The Forest Farm: Tales of the Austrian Tyrol
Part 10
This was horrible. I did not know whether Kickel or House-father Zutrum had killed his son. I dared question no farther, and when I did try it later Simmerl gave no answer, for he was asleep.
Next morning we were awakened by a clear voice, "Schoolboys, it's time!" A bough of elder swayed about in front of the heart-shaped opening in the shutter, and through it the sun shone hot and bright on to our snow-white beds, and the house-spring splashed outside. I should have liked to dress at the same time as Simmerl, but was shy about drawing my legs from under the coverlet. With a long arm I drew my trousers from the bench into bed, and slipped them on to my limbs with a suggestive slickness, and so out to the spring. After the washing the morning prayers. Simmerl, out of consideration for his guest, would have gone out during these, suggesting that he would then take me to the grey horse in the stable; but his mother said, "He will see enough grey horses during his life; you need the Holy Spirit in school. Now say your morning prayer. Both kneel together."
We knelt on the bench before the table, and each said an Our Father to himself, while it occurred to me, "We are not so strict at home." Certainly, our mother said one ought to say one's prayers, but she did not order one straight away on to the bench.
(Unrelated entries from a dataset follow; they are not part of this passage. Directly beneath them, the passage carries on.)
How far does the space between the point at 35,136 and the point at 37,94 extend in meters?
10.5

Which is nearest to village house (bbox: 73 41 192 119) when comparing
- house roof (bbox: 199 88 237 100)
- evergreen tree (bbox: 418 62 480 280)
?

Now I was to see too what came of the prayers. We had hardly raised our elbows from the table when it was spread with a white cloth, and set with white platters and with white bread, and a brown soup was poured out of the spout of a bright tin pot. At home it was just the other way round, everything else brown and the soup white. There was no milk-soup for breakfast here, but coffee! I had already heard about it, that the grand people ate coffee, but that an old charcoal-burner had said, "My dear people, I am certainly black. Look at me and see if I'm black or no! But I'm not so black and bad as the black broth from Morocco. The devil has invented it, and the peasant will come to an end if he eats it."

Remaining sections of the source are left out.